If you flip through the pages of Armed America: Portraits of Gun Owners in Their Homes, the newest book by Kyle Cassidy ’96, you may think the other pictures even stranger. And you may find yourself asking, “Why do these people own guns?”
That’s the question Cassidy was determined to answer.
“I was at a party, talking to a former presidential campaign staffer—one of his jobs was to help his candidate appeal to ‘the gun vote’—and he told me that half of all the households in America had guns in them. I was pretty intrigued by that,” said Cassidy.
So he traveled 15,000 miles over two years to photograph his favorite subject—people—and to answer that question. And Cassidy found a range of answers including protection, the Second Amendment, a hobby and the intrigue of a gun’s mechanical workings.

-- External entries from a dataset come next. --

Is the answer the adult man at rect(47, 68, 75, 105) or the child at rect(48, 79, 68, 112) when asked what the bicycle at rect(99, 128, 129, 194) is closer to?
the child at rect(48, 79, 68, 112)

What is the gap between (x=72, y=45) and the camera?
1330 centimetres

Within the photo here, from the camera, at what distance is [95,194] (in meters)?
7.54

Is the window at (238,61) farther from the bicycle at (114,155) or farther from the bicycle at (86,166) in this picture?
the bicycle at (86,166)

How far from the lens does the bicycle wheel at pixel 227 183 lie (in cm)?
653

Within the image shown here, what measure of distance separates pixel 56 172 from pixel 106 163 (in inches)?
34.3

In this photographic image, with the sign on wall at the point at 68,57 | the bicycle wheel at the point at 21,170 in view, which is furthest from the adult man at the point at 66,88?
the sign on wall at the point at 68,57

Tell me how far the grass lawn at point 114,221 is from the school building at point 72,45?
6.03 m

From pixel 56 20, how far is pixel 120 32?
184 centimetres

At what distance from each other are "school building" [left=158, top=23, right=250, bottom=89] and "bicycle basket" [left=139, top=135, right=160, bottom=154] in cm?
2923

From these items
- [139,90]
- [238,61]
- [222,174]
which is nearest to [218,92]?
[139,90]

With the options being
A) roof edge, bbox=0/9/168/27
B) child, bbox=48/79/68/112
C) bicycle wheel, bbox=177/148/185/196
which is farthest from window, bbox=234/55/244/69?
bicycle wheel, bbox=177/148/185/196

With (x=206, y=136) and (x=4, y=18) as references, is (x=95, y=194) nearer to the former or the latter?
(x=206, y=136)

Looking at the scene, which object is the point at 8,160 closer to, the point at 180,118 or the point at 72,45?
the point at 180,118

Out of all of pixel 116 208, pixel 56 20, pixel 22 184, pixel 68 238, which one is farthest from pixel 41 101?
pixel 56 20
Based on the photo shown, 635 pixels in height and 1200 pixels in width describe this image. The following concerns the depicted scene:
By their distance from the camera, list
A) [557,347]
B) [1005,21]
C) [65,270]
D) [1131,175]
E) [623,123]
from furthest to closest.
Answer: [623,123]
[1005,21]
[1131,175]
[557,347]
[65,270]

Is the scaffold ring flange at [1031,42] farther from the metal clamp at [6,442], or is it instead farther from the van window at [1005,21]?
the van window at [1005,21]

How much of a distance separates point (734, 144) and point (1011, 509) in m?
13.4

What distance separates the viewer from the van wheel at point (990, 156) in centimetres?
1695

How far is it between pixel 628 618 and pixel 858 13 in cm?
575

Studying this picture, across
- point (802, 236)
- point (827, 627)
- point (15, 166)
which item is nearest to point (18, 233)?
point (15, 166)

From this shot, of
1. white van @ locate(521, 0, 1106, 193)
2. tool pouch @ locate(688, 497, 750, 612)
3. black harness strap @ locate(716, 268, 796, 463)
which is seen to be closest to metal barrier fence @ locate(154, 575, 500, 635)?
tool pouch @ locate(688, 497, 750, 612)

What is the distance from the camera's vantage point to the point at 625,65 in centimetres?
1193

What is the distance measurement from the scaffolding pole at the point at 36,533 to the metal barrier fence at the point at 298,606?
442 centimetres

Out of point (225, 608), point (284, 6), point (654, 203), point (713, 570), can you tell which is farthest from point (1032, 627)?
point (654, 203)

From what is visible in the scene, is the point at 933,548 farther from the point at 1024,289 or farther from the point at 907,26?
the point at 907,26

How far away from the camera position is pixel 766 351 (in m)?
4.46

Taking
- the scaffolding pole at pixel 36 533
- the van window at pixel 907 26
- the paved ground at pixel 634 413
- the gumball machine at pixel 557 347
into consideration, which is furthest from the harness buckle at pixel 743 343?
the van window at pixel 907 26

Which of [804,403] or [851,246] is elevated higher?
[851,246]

Cassidy explained that he developed his passion for photography when he was young.
“My grandfather gave me a camera when I was about twelve. And there were always episodes of TV shows with someone like Carl Kolchak [“The Night Stalker”] in the darkroom, developing film that proved who the killer was. The whole thing seemed like something I really wanted to be part of,” he said.
Cassidy said he first learned to develop film at Rowan. “Watching that print go from nothing to something in the developing tray was amazing.”
An English major, Cassidy involved himself in several activities including Venue, Avant and The Whit—in which he published his first photo on the front page. “That [student publications] was really the first opportunity I had to surround myself completely with creative people, which has made all the difference in my life,” Cassidy said.
His creativity has led him to other projects including his most recent ones, in which he photographs veterans’ tattoos and people who own rocking chairs. “There are always a million things rattling around in [my] head.”
Cassidy not only learns more about the subjects he photographs but also learns more about himself.
In fact, after finishing Armed America, he made an interesting discovery.
“When it was all said and done, I realized that the strange person was me. I realized how little I’d known about America starting off, how little of it I’d seen and how insular my own life had been. And that in the grand scheme of things, most everyone in the book was more ‘normal’ than I was.”